Smoking is a well-documented risk factor for CVD that is amenable to intervention. A potential mechanism for the atherogenic effect of cigarette smoke is via plasma HDL. Most research to date has looked at smoking effects on HDL-C concentration rather than HDL structure or function. One issue that is particularly difﬁcult to address in observational smoking research is the presence of confounding lifestyle behaviours that may cluster with smoking behaviour (such as low physical activity, poor diet and increased alcohol consumption). Thus, comparison of the properties of HDL isolated from smokers and non-smokers does not allow direct causal relationships to be determined, and there is a need for more direct experimental approaches to dissect the biological effects of smoking and to identify speciﬁc mediating factors (i.e. the combustible products of tobacco such as nicotine, carbon monoxide and other gaseous products and free radicals). To further complicate the issue, smoking has effects on TAG metabolism, via increased sympathetic drive, insulin resistance or both, leading to increased plasma TAG concentrations and consequent remodelling effects of plasma HDL resulting in higher plasma turnover [reviewed in Freeman and Packard (1995)].

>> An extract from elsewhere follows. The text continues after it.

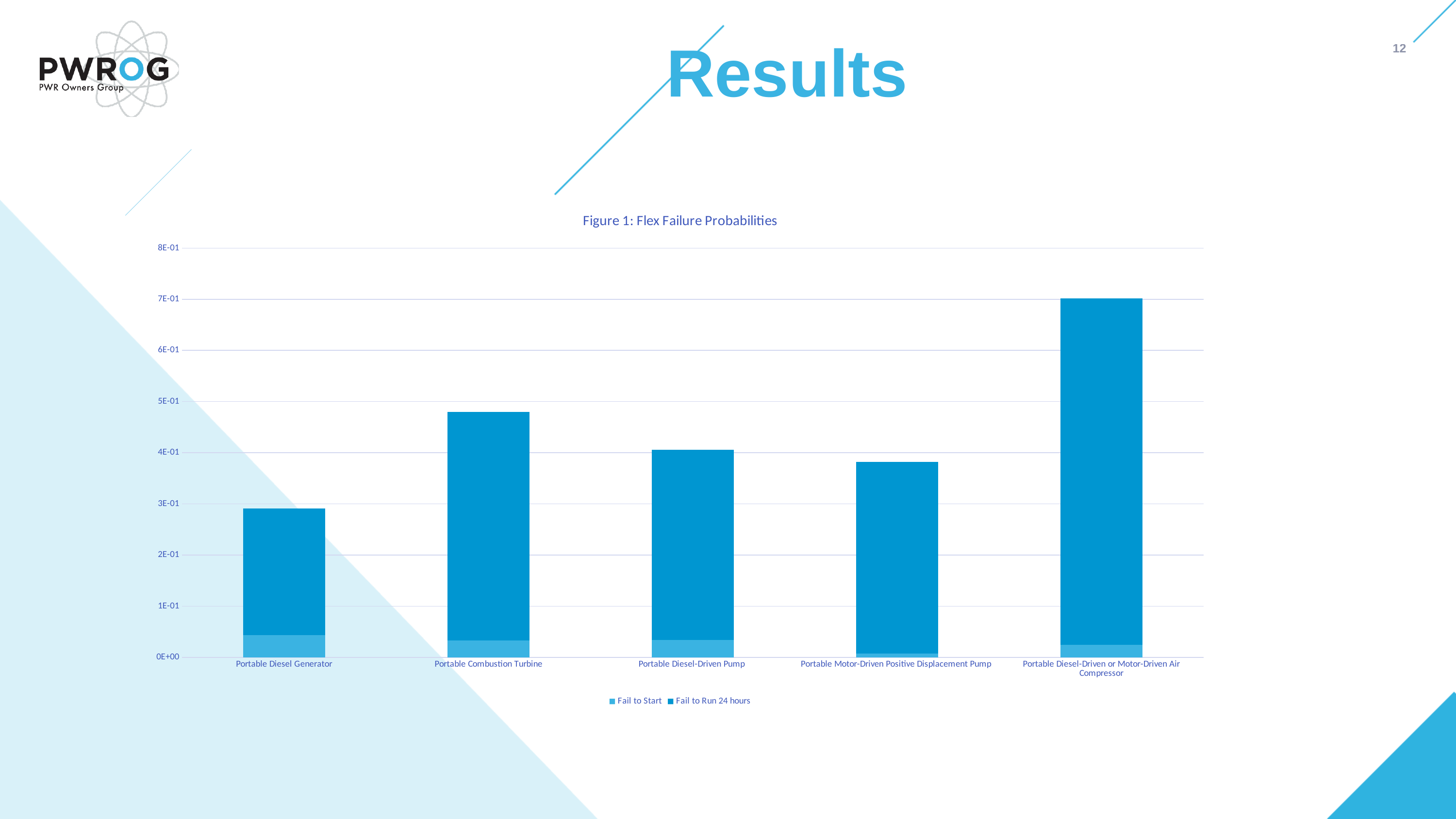
Which category has the highest total failure probability? Portable Diesel-Driven or Motor-Driven Air Compressor Is the total value for Portable Combustion Turbine greater or less than 5E-01? less Which category has the lowest total failure probability? Portable Diesel Generator What are the two series named in the legend? Fail to Start; Fail to Run 24 hours Which category has the smallest Fail to Start segment? Portable Motor-Driven Positive Displacement Pump Is the total value for Portable Diesel-Driven or Motor-Driven Air Compressor greater or less than 6E-01? greater What is the title of the chart? Figure 1: Flex Failure Probabilities Which has the larger total failure probability, Portable Combustion Turbine or Portable Diesel-Driven Pump? Portable Combustion Turbine How many equipment categories are shown on the x axis? 5 What kind of chart is shown on the slide? Stacked bar chart How many series does the legend list? 2 Is the total value for Portable Motor-Driven Positive Displacement Pump greater or less than 4E-01? less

Smoking and HDL-C Concentration
A meta-analysis carried out almost 25 years ago indicated that smoking has a strong independent effect on plasma HDL-C levels with smokers having on average 6 % lower HDL-C concentrations compared to non-smokers (Craig et al. 1989). A more recent meta-analysis, which compared within individual differences before and after stopping smoking, indicated that the absolute HDL-C concentration difference was between 0.06 and 0.11 mmol/L (Forey et al. 2013). There also appears to be a larger smoking effect in women than men (Freeman and Packard 1995). HDL-C concentrations rise after stopping smoking and fall on restarting, and the magnitude of the effect on HDL-C is related to the number of cigarettes smoked (Fortmann et al. 1986; Moffatt et al. 1995; Stubbe et al. 1982; Tuomilehto et al. 1986). There are no long-lasting effects of smoking on HDL-C concentration after cessation (Forey et al. 2013), and there is no association between number of years stopped and plasma HDL-C (Wilson et al. 1983). Passive smoking is also associated with lower plasma HDL (Moffatt et al. 1995; Neufeld et al. 1997), and a reduction in HDL-C has been observed acutely only 6 h after exposure to environmental tobacco smoke (Moffatt et al. 2004). The reduction in plasma HDL-C levels appears to be limited to a 0.15 mmol/L reduction in the larger HDL2 particles, independent of confounders, as determined by analytical ultracentrifugation (Freeman et al. 1993). This has been conﬁrmed by others (Moriguchi et al. 1991; Shennan et al. 1985; Moffatt et al. 2004), although one study attributed the acute effects of smoking to the smaller HDL3 fraction (Gnasso et al. 1984). Plasma apoA-I levels are also 6 % lower in smokers (Craig et al. 1989), and in some studies apoA-II has also been shown to be reduced in smokers (Berg et al. 1979; Haffner et al. 1985) and ex-smokers (Richard et al. 1997).